The whole listing is to be given again without alteration, except that its pictures are dropped.
Start of PROVIDED MATERIAL
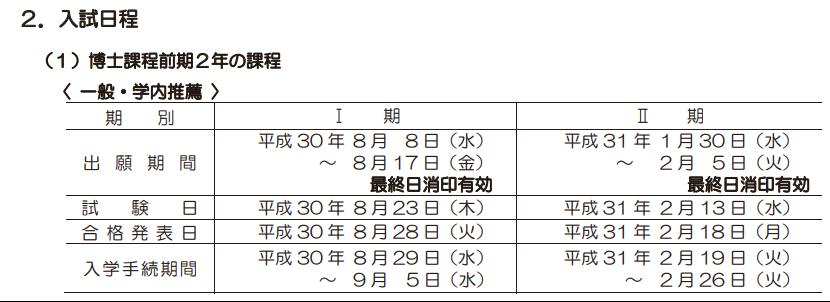 文化 学園 大学 入試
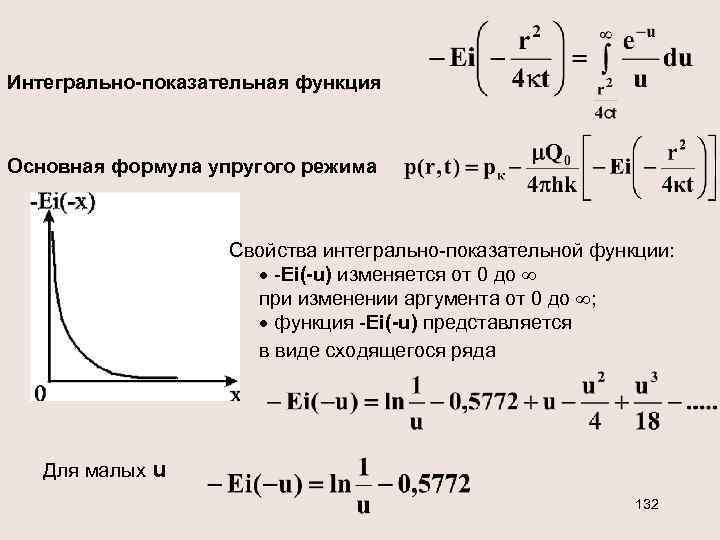 Интегрально-показательная функция Основная формула упругого режима Свойства интегрально-показательной функции: · -Ei(-u) изменяется от 0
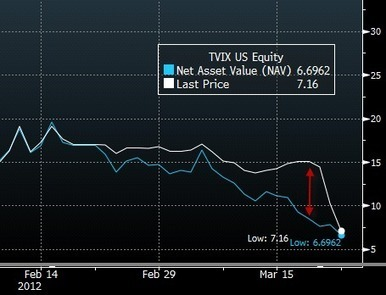 #TVIX CRATERS BACK TO NAV | PRAGMATIC CAPITALISM | Commodities, Resource and Freedom | Scoop.it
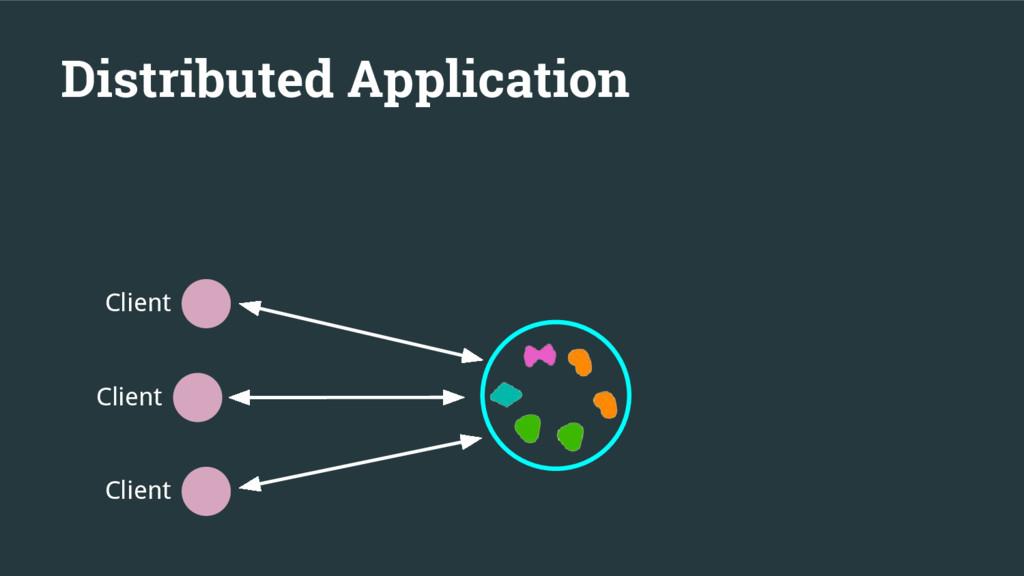 Distributed Application Client Client Client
End of PROVIDED MATERIAL
▸ ANSWER:
 文化 学園 大学 入試
 Интегрально-показательная функция Основная формула упругого режима Свойства интегрально-показательной функции: · -Ei(-u) изменяется от 0
 #TVIX CRATERS BACK TO NAV | PRAGMATIC CAPITALISM | Commodities, Resource and Freedom | Scoop.it
 Distributed Application Client Client Client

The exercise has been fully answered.